Merchant bankers also explore the refinancing alternatives of the client, and
evaluate cheaper sources of funds. Another area of advice is rehabilitation and
turnaround management. In case of sick units, merchant bankers may design a
revival package in coordination with banks and financial institutions. Risk
management is another area where advice from a merchant banker is sought. He
advises the client on different hedging strategies and suggests the appropriate
strategy.
• Project advisory services- Merchant bankers help their clients in various stages of
the project undertaken by the clients. They assist them in conceptualising the
project idea in the initial stage. Once the idea is formed, they conduct feasibility
studies to examine the viability of the proposed project. They also assist the client
in preparing different documents like the detailed project report.
• Loan syndication- Merchant bankers arrange to tie up loans for their clients. This
takes place in a series of steps. Firstly they analyse the pattern of the client’s cash
flows, based on which the terms of borrowings can be defined. Then the merchant
banker prepares a detailed loan memorandum, which is circulated to various
banks and financial institutions and they are invited to participate in the syndicate.
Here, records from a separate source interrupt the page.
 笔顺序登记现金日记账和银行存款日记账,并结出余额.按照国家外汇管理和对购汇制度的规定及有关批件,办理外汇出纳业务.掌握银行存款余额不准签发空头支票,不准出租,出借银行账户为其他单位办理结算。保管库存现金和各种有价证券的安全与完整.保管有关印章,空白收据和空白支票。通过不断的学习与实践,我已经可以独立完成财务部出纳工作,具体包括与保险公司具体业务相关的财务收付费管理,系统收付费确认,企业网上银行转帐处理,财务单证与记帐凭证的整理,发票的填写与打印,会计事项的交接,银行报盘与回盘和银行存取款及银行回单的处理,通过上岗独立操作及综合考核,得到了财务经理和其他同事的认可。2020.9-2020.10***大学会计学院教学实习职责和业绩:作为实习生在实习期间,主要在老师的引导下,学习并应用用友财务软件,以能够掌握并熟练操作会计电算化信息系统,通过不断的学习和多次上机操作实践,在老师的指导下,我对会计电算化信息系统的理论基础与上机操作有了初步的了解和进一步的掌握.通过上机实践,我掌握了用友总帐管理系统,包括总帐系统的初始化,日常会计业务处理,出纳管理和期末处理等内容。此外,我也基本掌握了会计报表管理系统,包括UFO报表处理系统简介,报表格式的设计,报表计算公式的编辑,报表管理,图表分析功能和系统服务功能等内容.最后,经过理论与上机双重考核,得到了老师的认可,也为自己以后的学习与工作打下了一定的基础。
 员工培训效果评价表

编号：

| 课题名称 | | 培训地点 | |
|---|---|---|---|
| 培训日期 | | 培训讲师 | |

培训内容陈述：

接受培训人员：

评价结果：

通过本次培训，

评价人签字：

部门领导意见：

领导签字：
The banks then negotiate the terms of lending on the basis of which the final
allocation is done.
• Providing venture capital and mezzanine financing- Merchant bankers help
companies in obtaining venture capital financing for financing their new and
innovative strategies.

Registration of merchant bankers…

Registration with SEBI is mandatory to carry out the business of merchant banking in
India. An applicant should comply with the following norms:

• The applicant should be a body corporate


• The applicant should not carry on any business other than those connected with
the securities market
• The applicant should have necessary infrastructure like office space, equipment,
manpower etc.
• The applicant must have at least two employees with prior experience in merchant
banking
• Any associate company, group company, subsidiary or interconnected company
of the applicant should not have been a registered merchant banker
• The applicant should not have been involved in any securities scam or proved
guilt for any offence

Merchant Banker- Categories

To act as a merchant banker, a person or firm should hold a certificate granted by the
regulator- the securities and exchange board of India. SEBI regulations provide for 4
categories of Merchant Bankers;

• Category I: It Will take up activities associated with issue


management. The capital adequacy norm for them is 5 crores.
• Category II: Allowed to carry the roles of advisor, consultant, co-
manager, underwriter and portfolio manager; The capital adequacy norms for them is
50 Lakhs.
• Category III: Allowed to act as underwriter, advisor, and consultant.
The capital adequacy norm for them is 20 Lakhs.
• Category IV: Only allowed to act as advisor or consultant.

Scope of merchant banking activities…

Merchant banking activity helps:

• In channelising the financial surplus of the general public into productive


investment avenues
• To coordinate the activities of various intermediaries to the share issue such as the
registrar, bankers, advertising agency, printers, underwriters, brokers etc.